Lost in thought, he was unprepared for the strike. The trout walked on its tail a yard and crashed back to the surface, jumped a second time, and headed for the middle of the river. There it bore down and Stranahan, hearing a crunch of gravel, swiveled his head to see a truck cross the bridge. It was a flatbed pickup with two-by-four rails, one driver, but no dog and nothing in the bed but the obligatory waffle metal storage box. Stranahan turned his attention back to the trout, which gradually tired until it was finning near his boots. He held it alongside his rod so he could measure it later—the fish so big that his hands trembled—then he worked the hook from its jaw and released it.
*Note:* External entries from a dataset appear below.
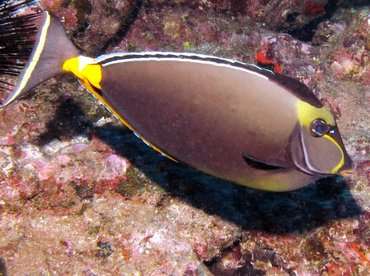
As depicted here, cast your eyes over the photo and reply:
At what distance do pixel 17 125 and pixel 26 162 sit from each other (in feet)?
1.60

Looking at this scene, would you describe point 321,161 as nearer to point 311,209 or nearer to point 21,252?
point 311,209

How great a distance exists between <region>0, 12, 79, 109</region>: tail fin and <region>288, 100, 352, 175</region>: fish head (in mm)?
1329

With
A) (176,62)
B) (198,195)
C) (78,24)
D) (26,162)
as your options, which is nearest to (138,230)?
(198,195)

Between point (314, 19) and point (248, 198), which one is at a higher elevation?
point (314, 19)

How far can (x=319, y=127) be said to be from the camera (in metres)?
1.90

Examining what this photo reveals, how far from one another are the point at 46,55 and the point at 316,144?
5.23 feet

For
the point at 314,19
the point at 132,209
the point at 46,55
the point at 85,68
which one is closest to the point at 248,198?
the point at 132,209

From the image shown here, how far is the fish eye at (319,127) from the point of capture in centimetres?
190

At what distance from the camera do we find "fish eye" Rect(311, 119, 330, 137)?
1.90 metres

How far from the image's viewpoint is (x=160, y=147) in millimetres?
2209

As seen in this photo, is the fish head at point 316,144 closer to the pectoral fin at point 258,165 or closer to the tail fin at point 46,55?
the pectoral fin at point 258,165

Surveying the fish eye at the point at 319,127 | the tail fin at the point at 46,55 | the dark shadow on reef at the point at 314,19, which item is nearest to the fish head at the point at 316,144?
the fish eye at the point at 319,127

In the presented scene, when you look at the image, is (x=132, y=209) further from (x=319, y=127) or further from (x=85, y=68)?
(x=319, y=127)

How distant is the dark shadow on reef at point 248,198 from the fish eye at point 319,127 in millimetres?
1795
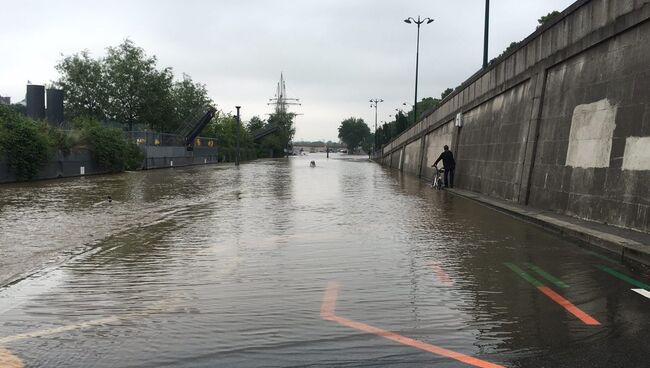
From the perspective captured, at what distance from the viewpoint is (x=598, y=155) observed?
1121 centimetres

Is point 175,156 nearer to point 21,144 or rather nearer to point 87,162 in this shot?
point 87,162

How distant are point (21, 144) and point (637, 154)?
26.3 m

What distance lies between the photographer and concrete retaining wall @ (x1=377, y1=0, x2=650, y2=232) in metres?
10.0

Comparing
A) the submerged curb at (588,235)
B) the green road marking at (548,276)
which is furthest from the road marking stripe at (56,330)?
the submerged curb at (588,235)

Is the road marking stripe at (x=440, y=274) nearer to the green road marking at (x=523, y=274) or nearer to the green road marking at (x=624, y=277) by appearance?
the green road marking at (x=523, y=274)

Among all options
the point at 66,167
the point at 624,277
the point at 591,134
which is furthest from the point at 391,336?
the point at 66,167

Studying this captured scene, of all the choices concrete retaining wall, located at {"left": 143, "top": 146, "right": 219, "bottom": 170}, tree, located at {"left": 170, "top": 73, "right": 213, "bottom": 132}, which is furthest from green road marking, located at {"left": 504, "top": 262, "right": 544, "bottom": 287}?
tree, located at {"left": 170, "top": 73, "right": 213, "bottom": 132}

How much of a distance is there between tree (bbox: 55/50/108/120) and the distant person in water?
4358cm

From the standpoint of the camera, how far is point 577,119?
12.6m

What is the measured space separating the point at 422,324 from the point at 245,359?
172cm

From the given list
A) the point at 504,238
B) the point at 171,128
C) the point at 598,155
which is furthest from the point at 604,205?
the point at 171,128

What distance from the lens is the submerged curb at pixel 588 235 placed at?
301 inches

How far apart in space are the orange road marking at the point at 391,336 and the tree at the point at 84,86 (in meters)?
55.2

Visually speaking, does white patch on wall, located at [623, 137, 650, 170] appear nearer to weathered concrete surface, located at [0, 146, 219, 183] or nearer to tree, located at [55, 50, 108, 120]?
weathered concrete surface, located at [0, 146, 219, 183]
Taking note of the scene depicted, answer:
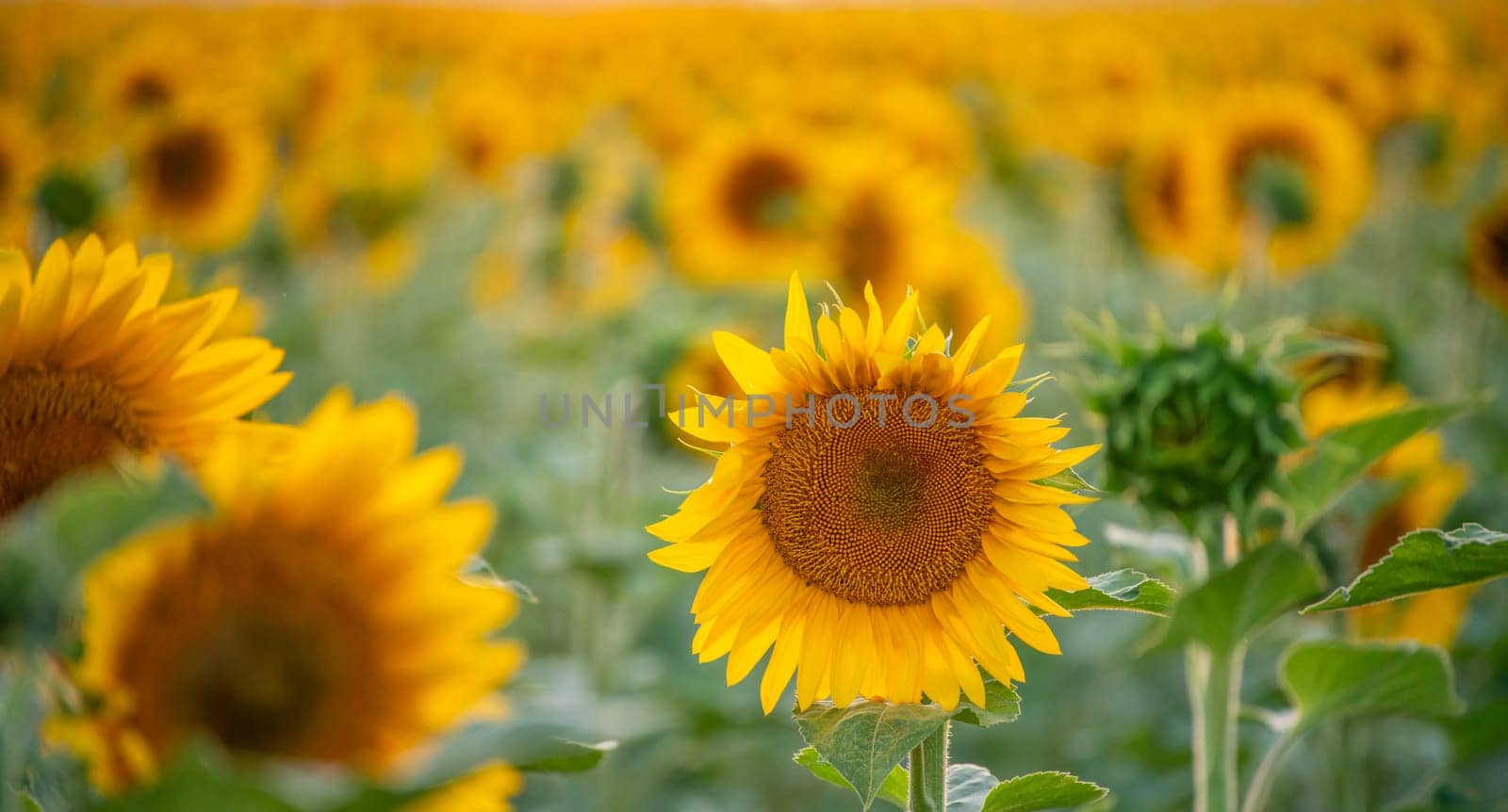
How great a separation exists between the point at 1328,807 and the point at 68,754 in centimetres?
230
He decided to retire the lucky fly, a double-breasted streamer called a Madonna, and was placing it into a clip in his fly box when he first heard and then saw a second truck cross the bridge. This one was heading the other way, coming from Cascade. Another flatbed, also with slatted wood side rails but this one had a white metal drum in the bed. A rusty Ford half-ton in two-tone blue. It was just a glance. The truck went down the road, lifting a ribbon of dust that swallowed it from sight.
“Well now.”
He snapped the fly box shut, then on second thought opened it and tied another fly on. If this was the truck, it would be a while before it loaded up at the hatchery and he needed to look like he was doing something purposeful when it returned.
An hour went by. Stranahan heard, then spotted a truck driving back. It was the half-ton, all right, going more slowly this time. Past nine o’clock, but there was plenty of light to see the white drum in the truck bed. The driver was a man, but without man’s best friend for company. Still…
By the time Stranahan gunned the Land Cruiser to life, the truck had disappeared into the town. At the on-ramp, Stranahan turned south with only a moment’s hesitation. North was nothing but rapeseed and canola fields stretching to the Alberta border, no major trout rivers. He pushed the Land Cruiser to seventy. Spotting the truck in five minutes, he lifted his foot off the accelerator and felt a flush of goose bumps lift the hairs on his forearms. Tired all day, he was suddenly wide awake. He might still be many miles from the answers he was seeking, but for the first time since the shot rang out over Henry’s Lake, he felt like he was heading in the right direction.
A
t twilight, Stranahan closed to within fifty yards and held there, waiting for the driver to switch on his headlights. He’d no sooner thought it than the taillights popped on. The housing of the right rear taillight was cracked so that the light shone through in two colors—red over white. Following in the dark was going to be easier than he had thought.
“I got you,” he said under the rumble of the old straight six. “You’re in trouble, and you don’t even know it.”
The feeling of elation didn’t last. Rather than continuing south toward Helena, the truck exited the interstate at Wolf Creek, then turned right onto Route 434, a winding two-lane heading west.